The v0.8 formula is AIVSS = (CVSS_Base + AARS) × Mitigation_Factor, where the Agentic AI Risk Score (AARS) is the uplift (10 − CVSS_Base) × (Factor_Sum / 10) × ThM. The result stays on a 0–10 scale.
It ships in two parts: a taxonomy of 10 OWASP Agentic AI Core Security Risks and a scoring model driven by 10 Agentic Risk Amplification Factors (autonomy, tool surface, identity, multi-agent interaction, persistence, and more), each scored 0.0, 0.5, or 1.0.
AIVSS is still pre-1.0. The current scoring release is v0.8 (published March 19, 2026); v0.5 was the initial release. It is grounded in the NIST AI RMF and informed by the CSA MAESTRO threat model. Treat it as an emerging, evolving standard.
The amplification factors map almost exactly to what a security team must discover per agent and MCP server - making continuous inventory and behavior monitoring the data source that makes AIVSS scoring possible at scale.

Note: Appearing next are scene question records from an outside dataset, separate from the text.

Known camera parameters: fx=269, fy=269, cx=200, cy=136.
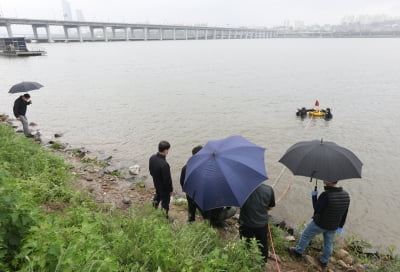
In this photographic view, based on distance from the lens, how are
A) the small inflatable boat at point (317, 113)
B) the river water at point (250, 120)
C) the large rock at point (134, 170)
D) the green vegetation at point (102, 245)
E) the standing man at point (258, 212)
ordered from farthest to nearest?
the small inflatable boat at point (317, 113) → the large rock at point (134, 170) → the river water at point (250, 120) → the standing man at point (258, 212) → the green vegetation at point (102, 245)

For two decades, CVSS has been the lingua franca of vulnerability severity. It works because it measures a stable thing: how bad is this flaw, and how hard is it to exploit. Agentic AI breaks that assumption. The same zero-click injection that scores a polite CVSS 6.5 in a static web app becomes catastrophic when the thing reading the malicious input is an autonomous agent holding live credentials, a dozen connected tools, and standing permission to act without a human in the loop. The flaw didn't change. The blast radius did.

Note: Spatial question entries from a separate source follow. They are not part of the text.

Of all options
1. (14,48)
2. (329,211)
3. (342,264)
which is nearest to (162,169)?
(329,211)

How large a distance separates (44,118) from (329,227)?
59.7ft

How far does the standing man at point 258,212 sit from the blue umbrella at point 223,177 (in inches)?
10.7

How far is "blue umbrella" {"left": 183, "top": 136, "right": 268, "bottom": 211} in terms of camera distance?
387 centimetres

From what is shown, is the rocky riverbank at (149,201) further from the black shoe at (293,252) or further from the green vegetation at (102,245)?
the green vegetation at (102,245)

OWASP AIVSS - the AI Vulnerability Scoring System - exists to close exactly that gap. It is an open OWASP project that produces a standardized, quantifiable score for security risk in AI systems, beginning with agentic AI. Rather than replace CVSS, it extends it: a standard CVSS v4.0 base score is augmented with a new Agentic AI Risk Score (AARS) - an *uplift* that captures how much an agent's design amplifies any given flaw. This guide explains what AIVSS actually is, walks its real taxonomy and math, and shows how a security team can put it to work on a fleet of agents and MCP servers.

What AIVSS is (and isn't)

AIVSS is published at aivss.owasp.org as an open community project. It is important to set expectations on maturity: AIVSS is pre-1.0 and actively evolving. The current scoring release is v0.8, published March 19, 2026 ahead of RSAC 2026; v0.5 was the earlier initial release. Both are draft documents, and v0.8 carries the fuller, current methodology. Treat AIVSS as an emerging standard you can pilot and influence - not a frozen control you bolt on and forget.

The framework is aligned with the NIST AI Risk Management Framework - its Govern, Map, Measure, and Manage functions - and informed by the Cloud Security Alliance's MAESTRO threat-modeling work. A separate crosswalk maps AIVSS to the AIUC-1 control set, letting teams move from a score to a corresponding remediation control. So while it is young, it is not isolated - it sits inside the broader AI governance and risk framework ecosystem that security teams are already tracking.

AIVSS ships as two distinct deliverables that are easy to conflate but serve different jobs:

Part 1 - a taxonomy: the 10 OWASP Agentic AI Core Security Risks, a vocabulary for the kinds of things that go wrong with agents.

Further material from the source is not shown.